(Challenge):
Count how many lines in the entries below contain the string "boot", and reply with only that number.
-------- The data
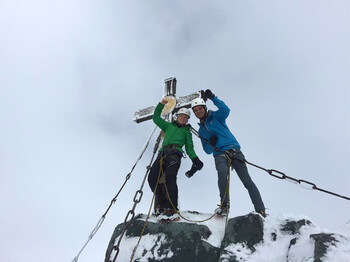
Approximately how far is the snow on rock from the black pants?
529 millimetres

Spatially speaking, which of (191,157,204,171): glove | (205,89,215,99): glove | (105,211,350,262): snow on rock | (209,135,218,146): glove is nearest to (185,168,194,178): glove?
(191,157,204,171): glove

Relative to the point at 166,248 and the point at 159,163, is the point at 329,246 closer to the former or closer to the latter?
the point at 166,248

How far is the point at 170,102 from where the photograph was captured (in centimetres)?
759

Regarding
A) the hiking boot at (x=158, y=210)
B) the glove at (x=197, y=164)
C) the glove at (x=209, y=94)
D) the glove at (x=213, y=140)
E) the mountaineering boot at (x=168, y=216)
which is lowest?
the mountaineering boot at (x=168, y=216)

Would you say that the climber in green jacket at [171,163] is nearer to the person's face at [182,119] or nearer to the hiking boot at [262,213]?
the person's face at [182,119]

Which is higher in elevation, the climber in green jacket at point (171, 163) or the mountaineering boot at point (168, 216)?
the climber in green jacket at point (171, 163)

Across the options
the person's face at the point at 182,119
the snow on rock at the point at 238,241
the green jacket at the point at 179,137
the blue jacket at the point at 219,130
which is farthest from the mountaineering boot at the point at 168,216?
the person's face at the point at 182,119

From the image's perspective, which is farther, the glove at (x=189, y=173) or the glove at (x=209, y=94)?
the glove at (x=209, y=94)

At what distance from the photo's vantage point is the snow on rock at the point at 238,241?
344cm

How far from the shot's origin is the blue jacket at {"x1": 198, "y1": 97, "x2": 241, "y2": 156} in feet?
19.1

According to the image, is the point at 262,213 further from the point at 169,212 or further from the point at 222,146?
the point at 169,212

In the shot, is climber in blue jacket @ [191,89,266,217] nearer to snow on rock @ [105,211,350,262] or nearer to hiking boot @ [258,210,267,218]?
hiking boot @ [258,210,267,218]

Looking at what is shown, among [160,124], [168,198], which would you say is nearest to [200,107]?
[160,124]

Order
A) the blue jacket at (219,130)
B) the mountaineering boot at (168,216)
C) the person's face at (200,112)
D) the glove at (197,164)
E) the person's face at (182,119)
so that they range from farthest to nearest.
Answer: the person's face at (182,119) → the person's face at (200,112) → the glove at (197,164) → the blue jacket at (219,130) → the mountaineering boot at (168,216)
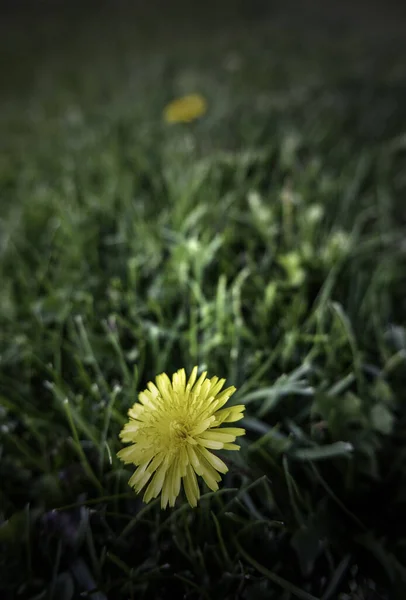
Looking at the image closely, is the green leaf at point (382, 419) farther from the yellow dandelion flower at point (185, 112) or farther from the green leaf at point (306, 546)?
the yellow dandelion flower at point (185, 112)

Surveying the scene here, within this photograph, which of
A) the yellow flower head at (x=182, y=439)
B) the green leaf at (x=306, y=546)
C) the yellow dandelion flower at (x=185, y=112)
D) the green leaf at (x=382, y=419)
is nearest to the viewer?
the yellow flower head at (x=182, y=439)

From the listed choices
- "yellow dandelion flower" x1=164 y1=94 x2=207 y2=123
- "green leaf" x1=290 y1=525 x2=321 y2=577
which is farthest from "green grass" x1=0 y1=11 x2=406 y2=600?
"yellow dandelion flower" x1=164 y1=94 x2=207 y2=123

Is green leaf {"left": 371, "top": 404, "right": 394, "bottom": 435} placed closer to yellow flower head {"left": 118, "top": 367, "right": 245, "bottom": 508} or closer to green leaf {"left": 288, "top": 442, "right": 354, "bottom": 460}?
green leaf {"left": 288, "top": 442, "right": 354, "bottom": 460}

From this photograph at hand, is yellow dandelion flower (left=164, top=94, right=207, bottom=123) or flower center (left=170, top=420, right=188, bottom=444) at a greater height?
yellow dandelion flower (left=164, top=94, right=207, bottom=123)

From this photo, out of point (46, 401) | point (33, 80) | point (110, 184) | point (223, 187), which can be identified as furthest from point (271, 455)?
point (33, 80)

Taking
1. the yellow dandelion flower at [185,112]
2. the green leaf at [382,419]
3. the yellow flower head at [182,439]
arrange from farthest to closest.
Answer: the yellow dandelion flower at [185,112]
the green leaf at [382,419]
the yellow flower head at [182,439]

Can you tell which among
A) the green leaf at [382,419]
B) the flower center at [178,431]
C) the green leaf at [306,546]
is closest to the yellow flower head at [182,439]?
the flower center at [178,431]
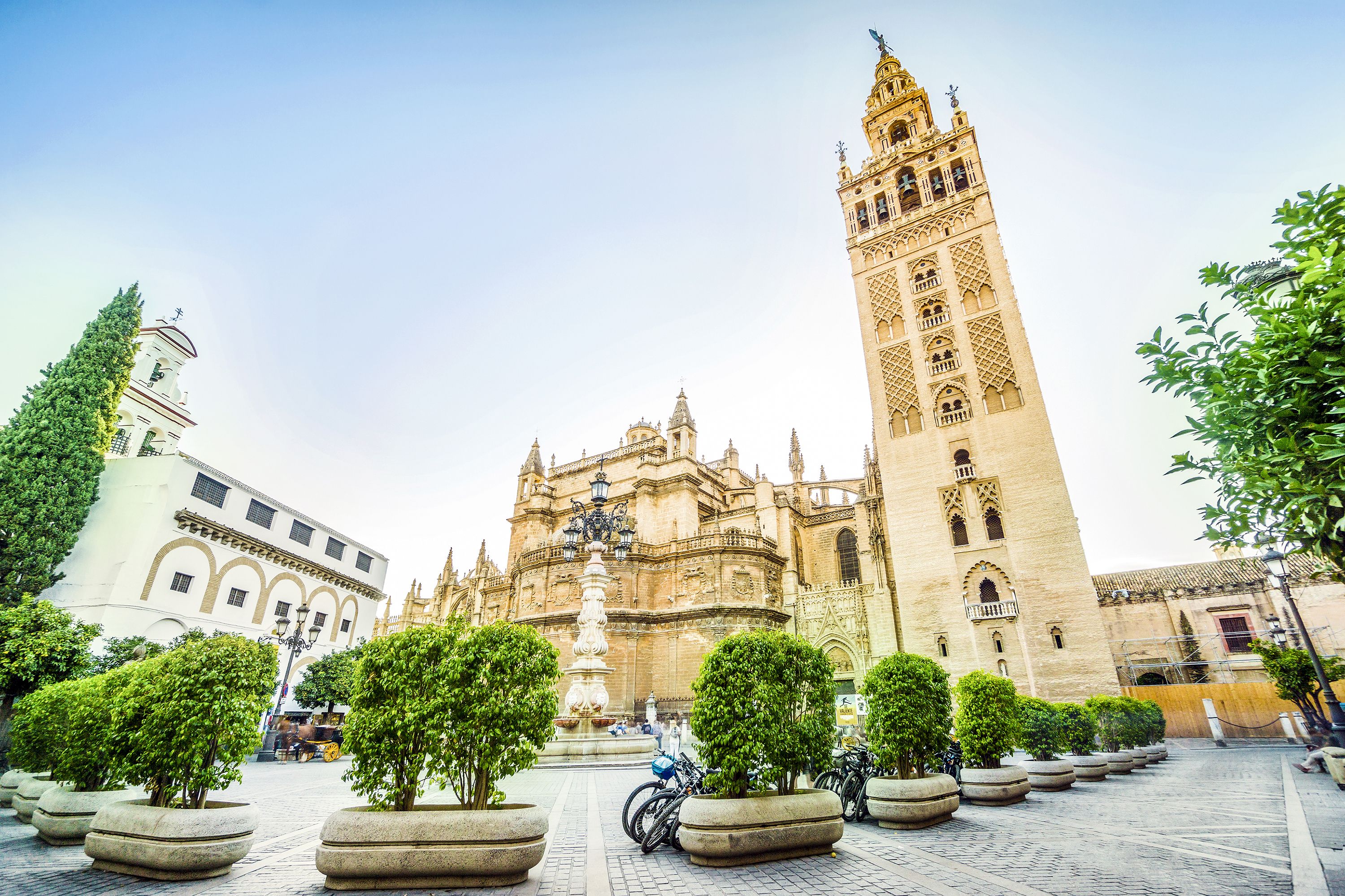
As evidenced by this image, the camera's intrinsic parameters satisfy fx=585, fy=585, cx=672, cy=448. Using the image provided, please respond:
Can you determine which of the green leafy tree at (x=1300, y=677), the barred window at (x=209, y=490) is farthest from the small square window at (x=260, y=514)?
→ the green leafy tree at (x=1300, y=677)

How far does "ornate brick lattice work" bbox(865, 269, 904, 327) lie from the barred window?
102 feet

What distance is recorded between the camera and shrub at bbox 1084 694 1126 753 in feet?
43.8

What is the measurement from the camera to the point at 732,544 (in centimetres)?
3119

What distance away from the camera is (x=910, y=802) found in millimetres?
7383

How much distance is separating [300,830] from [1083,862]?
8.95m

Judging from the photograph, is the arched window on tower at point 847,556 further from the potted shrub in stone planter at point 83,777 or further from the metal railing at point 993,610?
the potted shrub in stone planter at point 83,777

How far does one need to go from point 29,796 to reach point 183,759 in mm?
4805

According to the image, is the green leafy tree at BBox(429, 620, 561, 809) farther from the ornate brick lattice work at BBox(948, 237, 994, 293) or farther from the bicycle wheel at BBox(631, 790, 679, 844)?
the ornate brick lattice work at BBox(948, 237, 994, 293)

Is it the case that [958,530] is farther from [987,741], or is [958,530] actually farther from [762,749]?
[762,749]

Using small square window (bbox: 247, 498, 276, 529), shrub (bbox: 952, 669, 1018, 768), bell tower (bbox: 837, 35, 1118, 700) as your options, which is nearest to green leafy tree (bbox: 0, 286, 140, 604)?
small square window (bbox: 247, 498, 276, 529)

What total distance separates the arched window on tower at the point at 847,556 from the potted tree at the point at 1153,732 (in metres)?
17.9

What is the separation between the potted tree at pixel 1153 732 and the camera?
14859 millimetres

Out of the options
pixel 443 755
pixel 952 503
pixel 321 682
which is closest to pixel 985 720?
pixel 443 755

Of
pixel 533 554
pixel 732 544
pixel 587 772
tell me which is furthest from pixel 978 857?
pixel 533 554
----------------
-------- The data
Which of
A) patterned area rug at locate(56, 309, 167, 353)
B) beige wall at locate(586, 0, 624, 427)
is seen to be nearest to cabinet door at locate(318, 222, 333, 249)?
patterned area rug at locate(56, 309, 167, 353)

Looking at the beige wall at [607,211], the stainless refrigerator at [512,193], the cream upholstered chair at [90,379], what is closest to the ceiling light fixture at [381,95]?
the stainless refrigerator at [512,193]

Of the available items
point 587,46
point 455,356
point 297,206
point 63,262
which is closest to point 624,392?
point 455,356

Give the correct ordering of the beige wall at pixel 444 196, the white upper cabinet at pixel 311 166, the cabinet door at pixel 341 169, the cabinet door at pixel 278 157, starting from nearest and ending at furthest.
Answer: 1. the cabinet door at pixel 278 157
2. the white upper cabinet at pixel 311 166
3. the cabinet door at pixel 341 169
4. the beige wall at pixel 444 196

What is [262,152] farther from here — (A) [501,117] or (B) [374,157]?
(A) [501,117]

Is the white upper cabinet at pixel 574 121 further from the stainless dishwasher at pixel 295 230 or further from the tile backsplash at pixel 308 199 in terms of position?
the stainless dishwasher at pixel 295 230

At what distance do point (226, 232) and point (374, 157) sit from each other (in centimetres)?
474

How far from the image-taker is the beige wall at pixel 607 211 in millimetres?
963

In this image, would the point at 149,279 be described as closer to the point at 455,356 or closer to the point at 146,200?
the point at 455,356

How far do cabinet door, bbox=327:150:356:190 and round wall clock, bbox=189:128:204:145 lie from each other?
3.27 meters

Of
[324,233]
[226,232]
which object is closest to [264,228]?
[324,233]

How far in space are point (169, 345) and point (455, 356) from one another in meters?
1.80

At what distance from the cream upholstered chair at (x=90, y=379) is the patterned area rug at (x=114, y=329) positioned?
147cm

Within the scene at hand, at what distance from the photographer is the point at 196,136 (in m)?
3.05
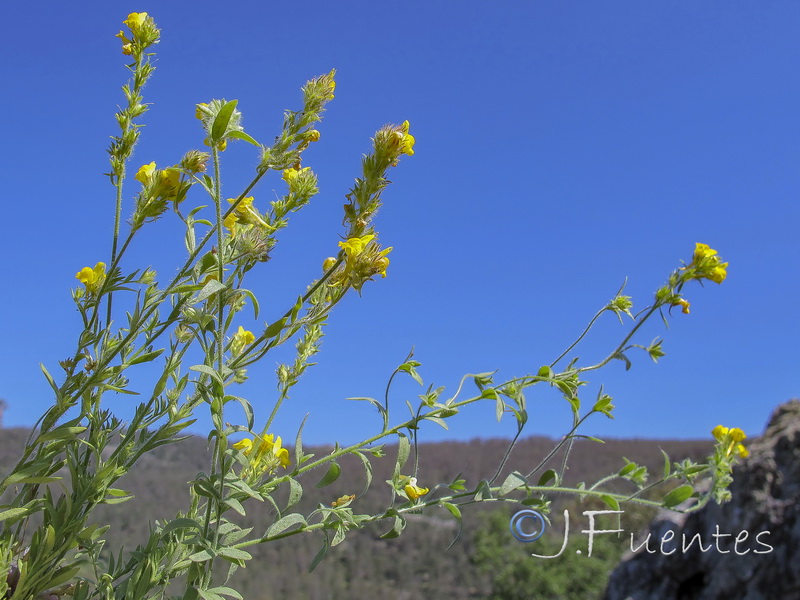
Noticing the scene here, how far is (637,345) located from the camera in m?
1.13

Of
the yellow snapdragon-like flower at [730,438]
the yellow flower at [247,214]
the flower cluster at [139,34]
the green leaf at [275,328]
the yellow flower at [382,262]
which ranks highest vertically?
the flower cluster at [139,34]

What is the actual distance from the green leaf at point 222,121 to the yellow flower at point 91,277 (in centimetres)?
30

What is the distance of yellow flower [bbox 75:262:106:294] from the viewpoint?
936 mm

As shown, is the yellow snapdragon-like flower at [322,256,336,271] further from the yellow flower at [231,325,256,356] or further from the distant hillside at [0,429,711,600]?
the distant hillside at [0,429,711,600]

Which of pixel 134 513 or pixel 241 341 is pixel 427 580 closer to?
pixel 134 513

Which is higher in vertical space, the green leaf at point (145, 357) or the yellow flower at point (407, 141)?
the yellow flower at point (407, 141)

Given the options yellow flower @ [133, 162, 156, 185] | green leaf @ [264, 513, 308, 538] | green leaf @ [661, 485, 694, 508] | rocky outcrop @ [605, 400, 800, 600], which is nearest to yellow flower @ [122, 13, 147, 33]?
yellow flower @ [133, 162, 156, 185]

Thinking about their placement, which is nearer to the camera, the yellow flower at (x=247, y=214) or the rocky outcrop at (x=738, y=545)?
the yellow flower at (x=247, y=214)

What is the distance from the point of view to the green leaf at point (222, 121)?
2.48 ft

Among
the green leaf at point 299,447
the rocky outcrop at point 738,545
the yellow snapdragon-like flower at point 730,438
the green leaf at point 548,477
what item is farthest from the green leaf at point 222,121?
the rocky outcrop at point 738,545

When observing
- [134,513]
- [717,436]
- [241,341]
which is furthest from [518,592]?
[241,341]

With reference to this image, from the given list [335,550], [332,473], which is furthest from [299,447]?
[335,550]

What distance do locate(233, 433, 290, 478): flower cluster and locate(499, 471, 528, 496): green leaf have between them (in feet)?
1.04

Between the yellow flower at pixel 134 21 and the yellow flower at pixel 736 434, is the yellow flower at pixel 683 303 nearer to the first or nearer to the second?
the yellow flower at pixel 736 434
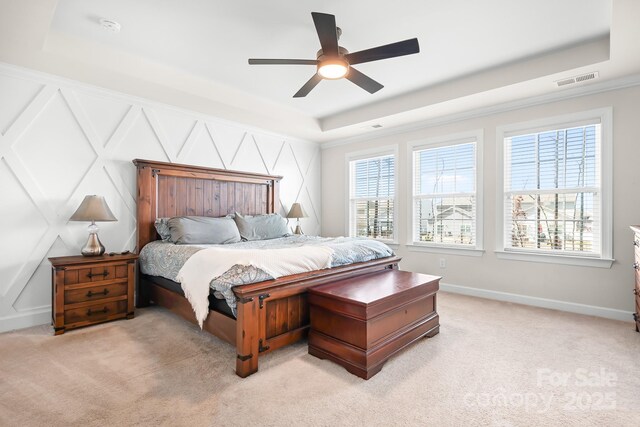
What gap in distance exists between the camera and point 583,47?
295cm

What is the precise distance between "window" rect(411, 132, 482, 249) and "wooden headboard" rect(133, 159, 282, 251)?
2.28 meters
----------------
(Solution to the exercise):
10